What is asked
Repeat every line of the material, character for character.

════════════════════

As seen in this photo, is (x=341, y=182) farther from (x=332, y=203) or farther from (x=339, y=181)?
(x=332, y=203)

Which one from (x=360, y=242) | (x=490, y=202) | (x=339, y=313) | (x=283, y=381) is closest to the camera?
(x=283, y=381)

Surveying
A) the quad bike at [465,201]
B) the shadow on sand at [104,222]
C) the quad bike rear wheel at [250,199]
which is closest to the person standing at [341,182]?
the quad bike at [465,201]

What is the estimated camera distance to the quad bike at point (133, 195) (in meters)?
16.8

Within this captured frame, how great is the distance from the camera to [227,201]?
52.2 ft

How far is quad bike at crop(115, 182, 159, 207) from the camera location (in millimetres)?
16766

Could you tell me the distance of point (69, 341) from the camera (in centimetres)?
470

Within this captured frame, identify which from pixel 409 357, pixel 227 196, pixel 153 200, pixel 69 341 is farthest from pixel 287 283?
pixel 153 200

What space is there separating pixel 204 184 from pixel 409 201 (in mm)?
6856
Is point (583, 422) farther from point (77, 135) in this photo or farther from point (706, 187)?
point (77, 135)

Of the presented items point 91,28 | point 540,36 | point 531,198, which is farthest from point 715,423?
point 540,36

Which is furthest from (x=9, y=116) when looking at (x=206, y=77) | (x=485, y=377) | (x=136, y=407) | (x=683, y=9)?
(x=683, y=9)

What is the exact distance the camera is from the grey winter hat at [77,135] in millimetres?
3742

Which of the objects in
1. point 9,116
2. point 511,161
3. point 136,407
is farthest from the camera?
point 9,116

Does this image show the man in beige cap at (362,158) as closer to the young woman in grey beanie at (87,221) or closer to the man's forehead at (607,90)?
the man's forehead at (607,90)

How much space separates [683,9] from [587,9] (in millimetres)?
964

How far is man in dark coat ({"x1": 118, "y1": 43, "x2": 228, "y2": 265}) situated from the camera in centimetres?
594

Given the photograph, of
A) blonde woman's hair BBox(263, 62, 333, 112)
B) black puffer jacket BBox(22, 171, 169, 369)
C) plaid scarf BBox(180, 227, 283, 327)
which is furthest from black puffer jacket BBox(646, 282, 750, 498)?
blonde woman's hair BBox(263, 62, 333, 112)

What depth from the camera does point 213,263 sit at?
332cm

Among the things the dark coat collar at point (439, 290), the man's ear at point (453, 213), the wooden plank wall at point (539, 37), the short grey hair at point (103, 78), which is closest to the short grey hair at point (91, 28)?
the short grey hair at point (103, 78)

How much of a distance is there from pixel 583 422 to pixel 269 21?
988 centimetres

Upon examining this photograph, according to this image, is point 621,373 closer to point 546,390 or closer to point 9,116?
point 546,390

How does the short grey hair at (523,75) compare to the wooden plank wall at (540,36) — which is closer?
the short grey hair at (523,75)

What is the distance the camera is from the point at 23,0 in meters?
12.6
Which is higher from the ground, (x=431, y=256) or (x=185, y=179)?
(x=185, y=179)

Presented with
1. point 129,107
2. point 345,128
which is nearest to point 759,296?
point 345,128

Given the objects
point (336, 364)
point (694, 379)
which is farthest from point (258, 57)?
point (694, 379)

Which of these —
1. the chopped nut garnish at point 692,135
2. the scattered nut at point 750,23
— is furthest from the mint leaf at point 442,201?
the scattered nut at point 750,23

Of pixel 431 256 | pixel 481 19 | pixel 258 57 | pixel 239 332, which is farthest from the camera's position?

════════════════════

Result of this exercise
As seen in this photo, is (x=341, y=182) farther from (x=332, y=203) or farther from (x=339, y=181)?
(x=332, y=203)

Which one from (x=360, y=242) | (x=490, y=202) | (x=339, y=313) | (x=283, y=381) is closest to the camera?
(x=283, y=381)

Surveying
A) the quad bike at [465,201]
B) the shadow on sand at [104,222]
C) the quad bike rear wheel at [250,199]
which is closest to the person standing at [341,182]?
the quad bike at [465,201]

What is the estimated camera distance to the quad bike at point (133, 195) (in meters)?
16.8

Within this captured frame, how great is the distance from the camera to [227,201]?
52.2 ft

How far is quad bike at crop(115, 182, 159, 207) from the camera location (in millimetres)?
16766

Could you tell me the distance of point (69, 341) from the camera (in centimetres)?
470

Within this captured frame, identify which from pixel 409 357, pixel 227 196, pixel 153 200, pixel 69 341 is farthest from pixel 287 283?
pixel 153 200

What space is there separating pixel 204 184 from pixel 409 201 (in mm)?
6856
Is point (583, 422) farther from point (77, 135) in this photo or farther from point (706, 187)?
point (77, 135)

Of the presented items point 91,28 | point 540,36 | point 531,198, which is farthest from point 715,423?
point 540,36

Which is furthest from (x=9, y=116) when looking at (x=206, y=77) | (x=485, y=377) | (x=136, y=407) | (x=683, y=9)?
(x=683, y=9)

What is the exact distance the camera is from the grey winter hat at [77,135] in millimetres?
3742

Which of the objects in
1. point 9,116
2. point 511,161
3. point 136,407
is farthest from the camera?
point 9,116

Does this image show the man in beige cap at (362,158) as closer to the young woman in grey beanie at (87,221) or closer to the man's forehead at (607,90)?
the man's forehead at (607,90)

How much space separates [683,9] from [587,9] (in millimetres)?
964

How far is man in dark coat ({"x1": 118, "y1": 43, "x2": 228, "y2": 265}) situated from the camera in centimetres?
594

Given the photograph, of
A) blonde woman's hair BBox(263, 62, 333, 112)
B) black puffer jacket BBox(22, 171, 169, 369)
C) plaid scarf BBox(180, 227, 283, 327)
which is furthest from black puffer jacket BBox(646, 282, 750, 498)?
blonde woman's hair BBox(263, 62, 333, 112)

What depth from the camera does point 213,263 sit at?
332cm

Among the things the dark coat collar at point (439, 290), the man's ear at point (453, 213), the wooden plank wall at point (539, 37), the short grey hair at point (103, 78), which is closest to the short grey hair at point (91, 28)?
the short grey hair at point (103, 78)

How much of a distance is there from pixel 583 422 to pixel 269 21?
988 centimetres

Upon examining this photograph, according to this image, is point 621,373 closer to point 546,390 or closer to point 9,116?
point 546,390

How does the short grey hair at (523,75) compare to the wooden plank wall at (540,36) — which is closer?
the short grey hair at (523,75)

What is the distance the camera is from the point at 23,0 in meters?
12.6
Which is higher from the ground, (x=431, y=256) or (x=185, y=179)?
(x=185, y=179)

Presented with
1. point 129,107
2. point 345,128
which is nearest to point 759,296?
point 345,128

Given the objects
point (336, 364)
point (694, 379)
which is farthest from point (258, 57)?
point (694, 379)

Which of these —
1. the chopped nut garnish at point 692,135
2. the scattered nut at point 750,23
— is furthest from the mint leaf at point 442,201?
the scattered nut at point 750,23

Of pixel 431 256 | pixel 481 19 | pixel 258 57 | pixel 239 332, which is farthest from the camera's position?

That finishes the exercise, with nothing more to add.